DSBot is a system designed for dataset QA. The user uploads a tabular dataset (e.g., a CSV file) and express a natural language question/statement (e.g., "Show me clusters in my data").
DSBot elaborates the question to produce and execute a data science analysis to provide an answer to the user's question.
In order to correctly install and run the DSBot, please start by downloading the latest source from this GitHub repository:
git clone https://github.com/DEIB-GECO/DSBot.git
Then cd into the newly created DSBot folder. By convenience we suggest to create a virtual environment. For example using conda:
conda create -n dsbot python=3.7
conda activate dsbot
pip install -r requirements.txt
cd DSBot
To build the vocabulary:
rm wf/run/example.vocab.*
onmt_build_vocab -config wf/en_wf.yaml -n_sample 10000
To train the model:
- join the files 'split_glove_**.txt' in a single file 'glove_new.txt'
cd wf
cat split_glove50/* > glove_new_50.txt
cd ..
onmt_train -config wf/en_wf.yaml
#Executing the application
Install Docker on your system
If you need to train the model (either because it is the first time you are installing DSBot or you changed data/nlu.yml file), move in the main folder of DSBot and execute:
docker-compose up
The above methods both train the model and deploy the RASA API.

Dataset content:

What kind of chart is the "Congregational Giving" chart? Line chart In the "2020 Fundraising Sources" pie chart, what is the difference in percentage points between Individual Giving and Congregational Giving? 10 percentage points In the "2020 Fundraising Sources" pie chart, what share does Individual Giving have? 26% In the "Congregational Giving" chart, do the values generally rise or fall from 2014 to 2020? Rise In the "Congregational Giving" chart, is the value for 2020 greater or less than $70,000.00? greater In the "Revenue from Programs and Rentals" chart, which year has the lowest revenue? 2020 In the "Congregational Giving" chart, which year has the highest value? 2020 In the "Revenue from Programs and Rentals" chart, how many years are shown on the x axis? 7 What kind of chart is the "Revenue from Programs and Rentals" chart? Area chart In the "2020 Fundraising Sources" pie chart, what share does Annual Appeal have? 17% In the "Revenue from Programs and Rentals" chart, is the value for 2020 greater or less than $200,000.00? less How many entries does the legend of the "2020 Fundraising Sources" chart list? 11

Goal of the exercise:
Copy out the DSBot installation guide above word for word, in full.

Response area:
DSBot is a system designed for dataset QA. The user uploads a tabular dataset (e.g., a CSV file) and express a natural language question/statement (e.g., "Show me clusters in my data").
DSBot elaborates the question to produce and execute a data science analysis to provide an answer to the user's question.
In order to correctly install and run the DSBot, please start by downloading the latest source from this GitHub repository:
git clone https://github.com/DEIB-GECO/DSBot.git
Then cd into the newly created DSBot folder. By convenience we suggest to create a virtual environment. For example using conda:
conda create -n dsbot python=3.7
conda activate dsbot
pip install -r requirements.txt
cd DSBot
To build the vocabulary:
rm wf/run/example.vocab.*
onmt_build_vocab -config wf/en_wf.yaml -n_sample 10000
To train the model:
- join the files 'split_glove_**.txt' in a single file 'glove_new.txt'
cd wf
cat split_glove50/* > glove_new_50.txt
cd ..
onmt_train -config wf/en_wf.yaml
#Executing the application
Install Docker on your system
If you need to train the model (either because it is the first time you are installing DSBot or you changed data/nlu.yml file), move in the main folder of DSBot and execute:
docker-compose up
The above methods both train the model and deploy the RASA API.